EXERCISE TEXT below:
Just walked out of a MCTS exam, the one in question is actually 70-630, after 30minutes.  The exam was allocated 2hours.  I'm full of mixed feelings.  Relief, but highly puzzled and unsatisfied by the whole exam.

The format is a series of questions - of the contents I can't comment, but of the quality of the questions…  Imagine something like this:

You need to do something in SharePoint, what do you need to do?

  • Fiddle with Active Directory and do A
  • Play with SQL Server and do B
  • Configure SharePoint and do C
  • Run Exchange Server and do D

No surprises which is the right answer.  Even if you don't know jack about SharePoint.  Repeat these questions for half an hour.

I try to justify why such exams (and by association, certifications) are necessary.

  1. It proves you have experience with the technology, or at least, can find your way around in that technology, and use it to Actually Solve Problems
  2. It proves that you have a good overall understand of the technology and product, and that you can be relied on to Implement Solutions with the technology
  3. It makes the companies sponsoring you to do the test happy that they've got another certified professional, which they can then tell their clients

I then, try to justify, and fail badly, at understanding why the questions were give away…  Pay the money for the examination, most of it is a tax write-off anyway.  No previous training or experience necessary.  Pass the test.  Pat on the back.

  1. Perhaps…  and this I can somewhat understand, it's just hard to write "good but wrong" answers.  You start with a question, with an answer.  Then you try to put in the typical two way-off answers, and one really close answer.
  2. Perhaps the problem is with the multiple-choice format.  Itself, which lends to the traditional 4-answer format.

Suggestion

  1. Make the exam harder.  Make people sweat, make them unsure whether they should submit the exam, or pause and go back and review one more time
  2. Or get rid of the multiple choice format.  How about this:

Each question's answer is made up of a sentence with dropdown boxes where you can select keywords.  Imagine something like this:

You need to do something in SharePoint, what do you need to do?

[Fiddle/Play/Configure/Run] [Active Direcotry/SQL Server/SharePoint/Exchange Server] and do [A/B/C/D]

(imagine [xxx] is a drop down box).  You can even give partial answers for getting "really close" to the "right answer" but no cigar.
End of EXERCISE TEXT.
PROVIDED DATA below:
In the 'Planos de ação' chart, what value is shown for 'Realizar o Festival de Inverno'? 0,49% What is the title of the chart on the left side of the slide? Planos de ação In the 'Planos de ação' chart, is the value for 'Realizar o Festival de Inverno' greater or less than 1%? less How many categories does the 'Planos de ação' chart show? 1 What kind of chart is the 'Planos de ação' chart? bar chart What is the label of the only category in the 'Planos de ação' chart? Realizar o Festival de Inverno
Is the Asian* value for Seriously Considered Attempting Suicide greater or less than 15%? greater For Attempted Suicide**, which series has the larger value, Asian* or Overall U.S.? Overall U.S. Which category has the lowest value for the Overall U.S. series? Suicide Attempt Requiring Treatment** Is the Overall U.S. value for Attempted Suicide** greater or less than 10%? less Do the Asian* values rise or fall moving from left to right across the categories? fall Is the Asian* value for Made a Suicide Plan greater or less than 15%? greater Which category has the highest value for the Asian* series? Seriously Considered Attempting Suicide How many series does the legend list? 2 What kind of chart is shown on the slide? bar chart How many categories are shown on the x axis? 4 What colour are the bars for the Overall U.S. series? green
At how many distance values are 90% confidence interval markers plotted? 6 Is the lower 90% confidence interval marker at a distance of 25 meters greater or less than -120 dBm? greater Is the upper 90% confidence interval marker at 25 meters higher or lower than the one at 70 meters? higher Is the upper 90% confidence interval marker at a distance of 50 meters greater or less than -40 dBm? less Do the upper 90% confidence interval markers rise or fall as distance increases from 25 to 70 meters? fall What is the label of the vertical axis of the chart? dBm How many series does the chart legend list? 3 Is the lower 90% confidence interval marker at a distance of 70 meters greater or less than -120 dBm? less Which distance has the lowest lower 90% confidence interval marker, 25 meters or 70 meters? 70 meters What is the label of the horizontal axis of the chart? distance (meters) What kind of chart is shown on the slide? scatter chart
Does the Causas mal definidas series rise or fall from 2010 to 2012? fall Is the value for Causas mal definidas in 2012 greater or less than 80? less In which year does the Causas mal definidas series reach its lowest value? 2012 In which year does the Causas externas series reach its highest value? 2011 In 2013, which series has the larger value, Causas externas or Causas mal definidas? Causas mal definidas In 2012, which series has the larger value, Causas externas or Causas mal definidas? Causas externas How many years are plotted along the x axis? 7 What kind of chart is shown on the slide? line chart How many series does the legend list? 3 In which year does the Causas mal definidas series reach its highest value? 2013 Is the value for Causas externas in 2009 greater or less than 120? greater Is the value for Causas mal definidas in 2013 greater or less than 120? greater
End of PROVIDED DATA.
**PROMPT 1**
In the post about the MCTS exam, repeat word for word the part from "Just walked out" to "half an hour.".
**PROMPT 2**
Does the post about the MCTS exam support each statement below? Answer yes or no for each, quoting the words from the post that decide it.
(a) The exam was allocated two hours.
(b) The writer left the exam after an hour.
(c) In the suggested dropdown format, partial answers could be given for getting close to the right answer.

**EXERCISE SOLUTION 1**
Just walked out of a MCTS exam, the one in question is actually 70-630, after 30minutes.  The exam was allocated 2hours.  I'm full of mixed feelings.  Relief, but highly puzzled and unsatisfied by the whole exam.

The format is a series of questions - of the contents I can't comment, but of the quality of the questions…  Imagine something like this:

You need to do something in SharePoint, what do you need to do?

  • Fiddle with Active Directory and do A
  • Play with SQL Server and do B
  • Configure SharePoint and do C
  • Run Exchange Server and do D

No surprises which is the right answer.  Even if you don't know jack about SharePoint.  Repeat these questions for half an hour.

**EXERCISE SOLUTION 2**
(a) Yes: "The exam was allocated 2hours."
(b) No: "after 30minutes."
(c) Yes: "You can even give partial answers for getting "really close" to the "right answer" but no cigar."